UK scientists have developed a more sensitive technique for studying how peptides unfold. They expect that the method will be useful in fundamental research on protein structure and in understanding conditions such as Alzheimer's disease.

Ewan Blanch from the University of Manchester and his colleagues used Raman spectroscopy to analyse protein model poly(glutamic acid) as it unfolded in response to increasing pH. The scientists discovered two distinct phases as poly(glutamic acid) goes from the helical to the disordered state. They speculate that this is because the end and central helix regions have different thermodynamic stabilities.

**INPUT DATA**
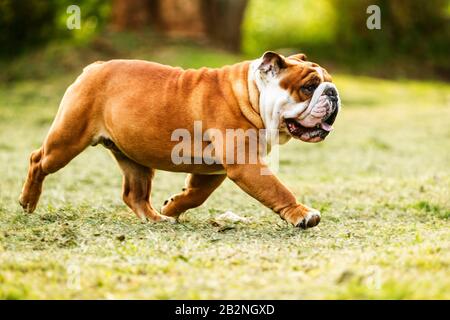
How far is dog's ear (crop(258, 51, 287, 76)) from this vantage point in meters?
4.88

**EXERCISE INSTRUCTIONS**
- 1) Answer these questions about the peptide-unfolding article:
(a) In which two areas do the scientists expect the new method to be useful?
(b) What technique did Ewan Blanch and his colleagues use to analyze poly(glutamic acid)?
(c) What do the scientists speculate causes the two distinct phases they observed?
- 2) Carry on the article about peptide unfolding from its last sentence.

**EXPECTED OUTPUTS**
- 1)
(a) Fundamental research on protein structure and understanding conditions such as Alzheimer's disease.
(b) Raman spectroscopy.
(c) The end and central helix regions have different thermodynamic stabilities.

- 2)
The group combined normal and chiral Raman spectroscopies to examine the protein model. Both methods have been used for some years to study protein unfolding, but correlating the two techniques has proved to be advantageous for two reasons, said Blanch. 'Firstly, you get much better spatial resolution, allowing you to resolve smaller spectral bands,' he said. 'Secondly, you can see which bands in a spectrum behave in the same way as experimental conditions change. If we know the origins of these bands we can map out the series of changes that occurs during an experiment and learn something new about the mechanisms involved.'

Raman spectroscopy can be used to study proteins as they unfold

The technique can very easily be applied to more complex systems, said Blanch; co-worker Lorna Ashton has used it to study the unfolding of real proteins. The group will also use the method to investigate RNA unfolding and the formation of amyloid fibrils, protein aggregates associated with Alzheimer's disease and many other conditions.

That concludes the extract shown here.